COLUMN-The dangers of cutting future retirement benefits for the young

(The opinions expressed here are those of the author, a columnist for Reuters.)

By Mark Miller

CHICAGO, March 1 (Reuters) - President Donald Trump outlined a budget plan this week that steers clear of cuts to Social Security and Medicare. That will not sit well with congressional Republicans and some Trump Cabinet members, who think both programs are pushing the government toward financial collapse and want to shrink them.

Deficit hawks likely will pressure the White House to accept cuts in Social Security and Medicare for future retirees, protecting those already retired or close to it. Their political goal will be to defang public opposition, since younger workers tend not to focus much on retirement when it is several decades away.

But that approach is not going to work. Retirees and their advocacy groups will fiercely resist cutting benefits down the road, because they understand the critical importance of Social Security and Medicare benefits.
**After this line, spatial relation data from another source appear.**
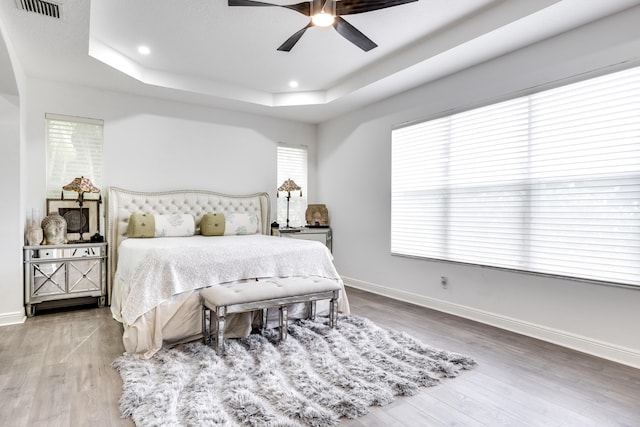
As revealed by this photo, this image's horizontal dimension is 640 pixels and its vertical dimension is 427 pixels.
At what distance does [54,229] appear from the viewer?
13.1 feet

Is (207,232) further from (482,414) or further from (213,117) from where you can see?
(482,414)

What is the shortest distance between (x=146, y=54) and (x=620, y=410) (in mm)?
4985

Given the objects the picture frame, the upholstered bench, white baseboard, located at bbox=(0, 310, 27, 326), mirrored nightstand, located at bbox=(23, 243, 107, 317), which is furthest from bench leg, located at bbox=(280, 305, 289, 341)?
the picture frame

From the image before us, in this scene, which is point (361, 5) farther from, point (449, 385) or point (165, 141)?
point (165, 141)

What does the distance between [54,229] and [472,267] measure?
458cm

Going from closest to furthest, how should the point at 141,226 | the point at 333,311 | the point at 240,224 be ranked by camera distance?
the point at 333,311 < the point at 141,226 < the point at 240,224

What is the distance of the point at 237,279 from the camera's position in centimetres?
321

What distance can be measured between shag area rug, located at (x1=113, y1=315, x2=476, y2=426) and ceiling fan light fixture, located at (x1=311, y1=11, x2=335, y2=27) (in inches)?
101

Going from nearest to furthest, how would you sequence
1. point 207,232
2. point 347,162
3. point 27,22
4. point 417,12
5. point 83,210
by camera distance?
point 27,22
point 417,12
point 83,210
point 207,232
point 347,162

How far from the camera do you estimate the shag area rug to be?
75.5 inches

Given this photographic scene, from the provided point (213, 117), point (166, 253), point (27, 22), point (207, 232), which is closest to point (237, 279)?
point (166, 253)

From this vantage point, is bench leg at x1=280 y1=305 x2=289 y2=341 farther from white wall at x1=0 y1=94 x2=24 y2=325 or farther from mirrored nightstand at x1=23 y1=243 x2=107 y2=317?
white wall at x1=0 y1=94 x2=24 y2=325

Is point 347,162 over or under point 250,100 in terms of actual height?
under

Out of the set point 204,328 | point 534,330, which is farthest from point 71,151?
point 534,330
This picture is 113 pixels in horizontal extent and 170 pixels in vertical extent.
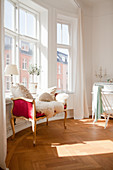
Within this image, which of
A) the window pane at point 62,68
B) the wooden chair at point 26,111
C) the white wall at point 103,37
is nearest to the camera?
the wooden chair at point 26,111

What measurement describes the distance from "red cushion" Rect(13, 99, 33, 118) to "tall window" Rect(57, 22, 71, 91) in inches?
88.3

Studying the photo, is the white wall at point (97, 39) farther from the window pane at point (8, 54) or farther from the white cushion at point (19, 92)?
the white cushion at point (19, 92)

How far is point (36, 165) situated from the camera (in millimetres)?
2139

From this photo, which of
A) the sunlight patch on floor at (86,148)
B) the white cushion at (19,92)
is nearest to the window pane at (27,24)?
the white cushion at (19,92)

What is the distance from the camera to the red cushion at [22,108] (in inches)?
114

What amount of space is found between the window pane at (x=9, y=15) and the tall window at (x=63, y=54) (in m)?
1.64

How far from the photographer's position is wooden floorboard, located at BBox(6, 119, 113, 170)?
7.01ft

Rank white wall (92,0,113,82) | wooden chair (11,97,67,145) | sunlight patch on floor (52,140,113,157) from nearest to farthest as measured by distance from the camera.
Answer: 1. sunlight patch on floor (52,140,113,157)
2. wooden chair (11,97,67,145)
3. white wall (92,0,113,82)

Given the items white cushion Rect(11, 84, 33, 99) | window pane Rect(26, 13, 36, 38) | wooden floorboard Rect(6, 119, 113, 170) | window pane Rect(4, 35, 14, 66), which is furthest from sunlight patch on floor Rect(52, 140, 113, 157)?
window pane Rect(26, 13, 36, 38)

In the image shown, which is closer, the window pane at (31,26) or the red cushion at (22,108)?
the red cushion at (22,108)

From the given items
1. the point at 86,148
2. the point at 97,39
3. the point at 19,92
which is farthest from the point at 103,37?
the point at 86,148

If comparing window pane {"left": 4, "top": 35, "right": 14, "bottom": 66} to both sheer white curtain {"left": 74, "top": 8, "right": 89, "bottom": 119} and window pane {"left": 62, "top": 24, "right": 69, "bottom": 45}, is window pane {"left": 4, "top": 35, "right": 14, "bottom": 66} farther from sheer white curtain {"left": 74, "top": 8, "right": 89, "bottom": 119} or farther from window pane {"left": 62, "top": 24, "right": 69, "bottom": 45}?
sheer white curtain {"left": 74, "top": 8, "right": 89, "bottom": 119}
They also care about the future retirement of their own children. And numerous polls show that the public opposes benefit cuts - a view that is common across all demographic groups and political affiliations.

Politics aside, cutting future benefits would be bad policy. As I noted last week, Medicare’s financial challenges stem from demographics and rising healthcare utilization - not the program itself. (http://reut.rs/2lEyx7o) And while per-enrollee spending is rising as a share of gross domestic product, that growth is somewhat smaller than spending growth in the private health insurance market.

RISING LONGEVITY

Social Security, meanwhile, faces a long-term imbalance in cost and revenue, but the gap is manageable. More importantly, future retirees will need Social Security more, not less, than their parents did.

First, consider that longevity is rising. In 2015, a woman turning 65 could expect, on average, to live to 86.6 years of age, according to the Social Security Administration trustees. That average is expected to increase by more than a year by 2035, and by almost two years in 2045. (Men can expect similar gains.)

Rising longevity often is cited as a reason to cut benefits, but the opposite is true. Savings alone cannot hedge against longevity risk - the uncertain prospect of exhausting resources before the end of life. Simply put, no one can predict their lifespan with accuracy. The only way to guarantee income for those lucky enough to live very long lives is with annuity-style benefits like Social Security and pensions.

But far fewer of today’s younger workers will be covered by pensions than in the past. Today, 57 percent of near-retirement households (age 55-64) that participate in workplace retirement plans are covered by a traditional pension, according to the National Institute on Retirement Security; just 30 percent for age 35-44 are covered.